* Data shown *

== Segment start ==

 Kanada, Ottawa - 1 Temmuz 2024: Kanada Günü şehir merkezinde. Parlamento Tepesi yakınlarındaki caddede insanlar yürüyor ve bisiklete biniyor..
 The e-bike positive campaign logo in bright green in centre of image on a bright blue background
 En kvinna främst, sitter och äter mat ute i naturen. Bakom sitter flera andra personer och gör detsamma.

== Segment end ==
== Segment start ==

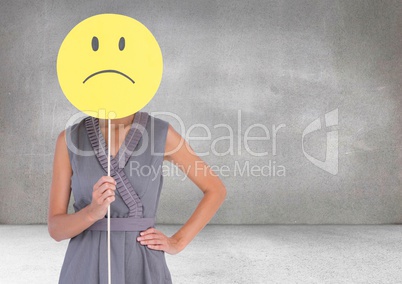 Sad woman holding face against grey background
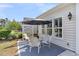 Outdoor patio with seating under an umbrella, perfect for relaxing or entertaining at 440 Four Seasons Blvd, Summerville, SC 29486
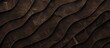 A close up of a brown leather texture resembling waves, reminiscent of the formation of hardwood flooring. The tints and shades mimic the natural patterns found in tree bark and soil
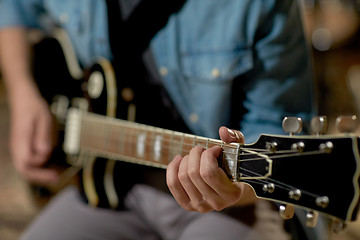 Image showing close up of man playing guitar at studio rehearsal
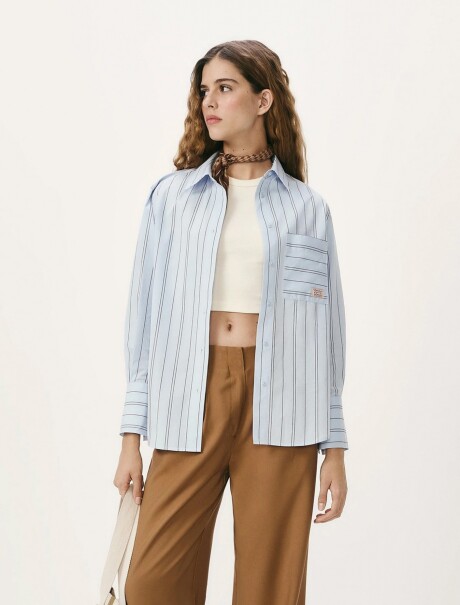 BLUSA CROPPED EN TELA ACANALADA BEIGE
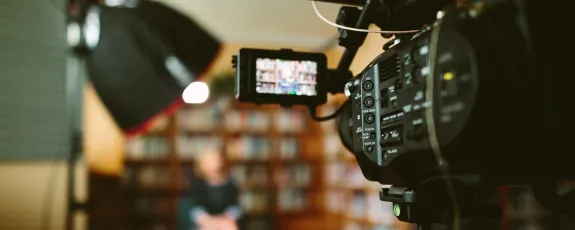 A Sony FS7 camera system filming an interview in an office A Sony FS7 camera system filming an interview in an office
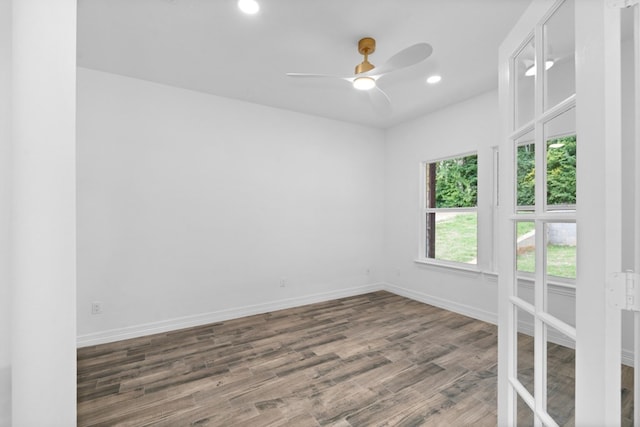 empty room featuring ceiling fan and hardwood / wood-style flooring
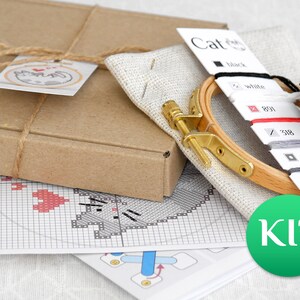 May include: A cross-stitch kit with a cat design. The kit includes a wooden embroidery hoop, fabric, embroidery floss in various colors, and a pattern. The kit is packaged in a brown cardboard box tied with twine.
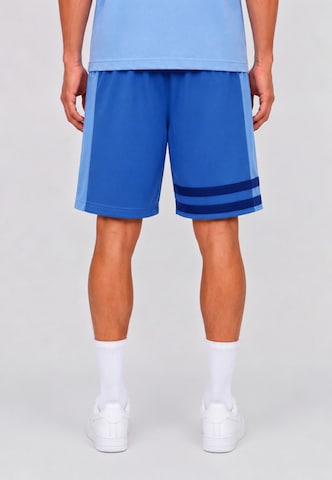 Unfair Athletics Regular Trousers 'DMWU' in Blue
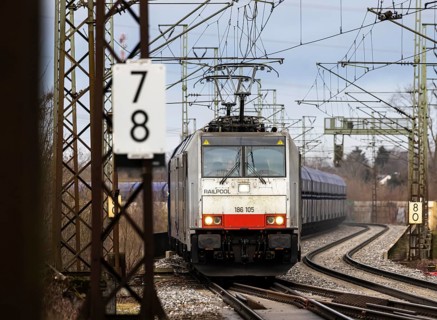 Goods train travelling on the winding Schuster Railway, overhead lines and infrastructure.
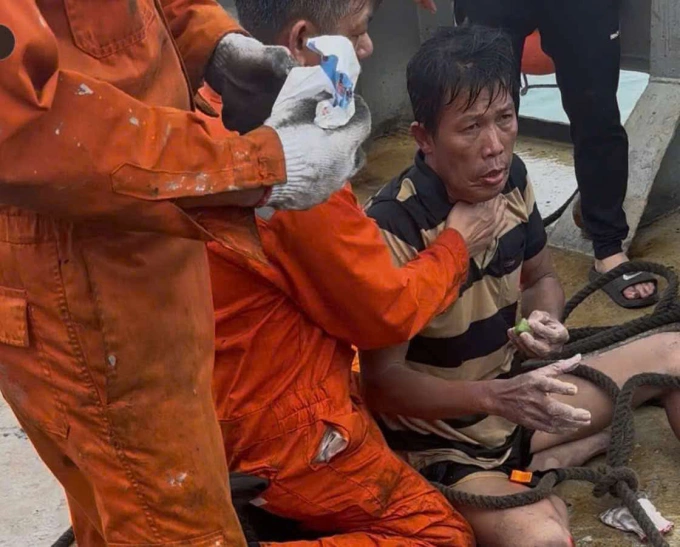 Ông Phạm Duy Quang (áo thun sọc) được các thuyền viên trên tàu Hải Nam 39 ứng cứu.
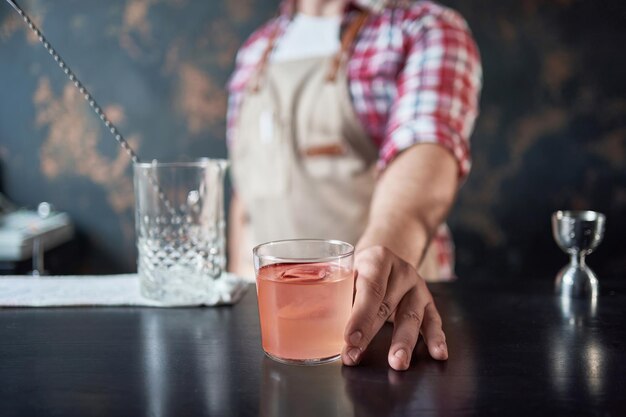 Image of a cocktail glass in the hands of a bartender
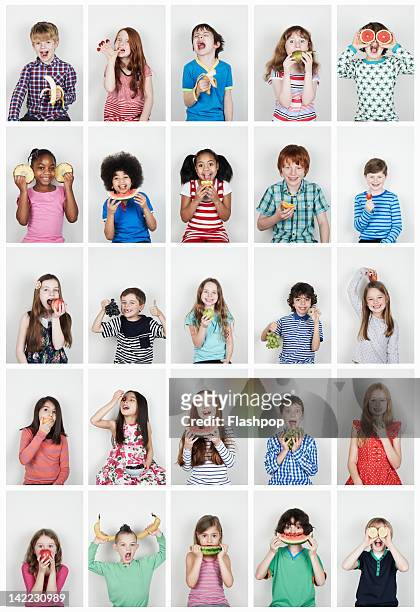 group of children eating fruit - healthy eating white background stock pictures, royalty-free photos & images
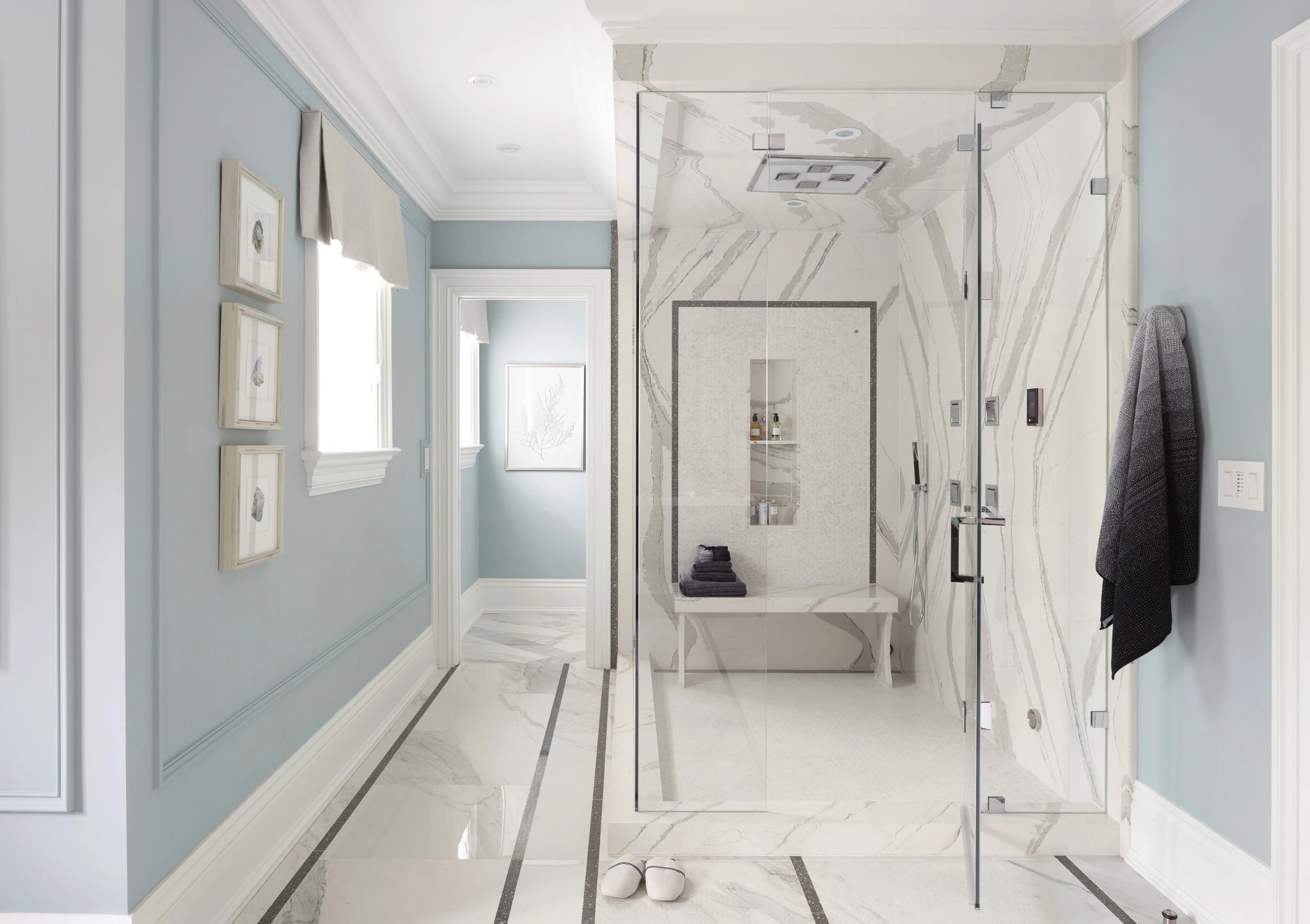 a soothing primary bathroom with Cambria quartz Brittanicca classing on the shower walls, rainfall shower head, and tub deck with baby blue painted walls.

== Segment end ==
== Segment start ==

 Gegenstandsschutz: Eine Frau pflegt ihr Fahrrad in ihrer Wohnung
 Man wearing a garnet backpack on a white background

== Segment end ==

Copy the rows word for word, starting at the one that contains "Sad woman holding" and ending at the one that contains "Image showing close", with both of those included. Leave the pictures out of your answer.

* Written solution *
 Sad woman holding face against grey background
 Outdoor patio with seating under an umbrella, perfect for relaxing or entertaining at 440 Four Seasons Blvd, Summerville, SC 29486
 A close up of a brown leather texture resembling waves, reminiscent of the formation of hardwood flooring. The tints and shades mimic the natural patterns found in tree bark and soil
 Image showing close up of man playing guitar at studio rehearsal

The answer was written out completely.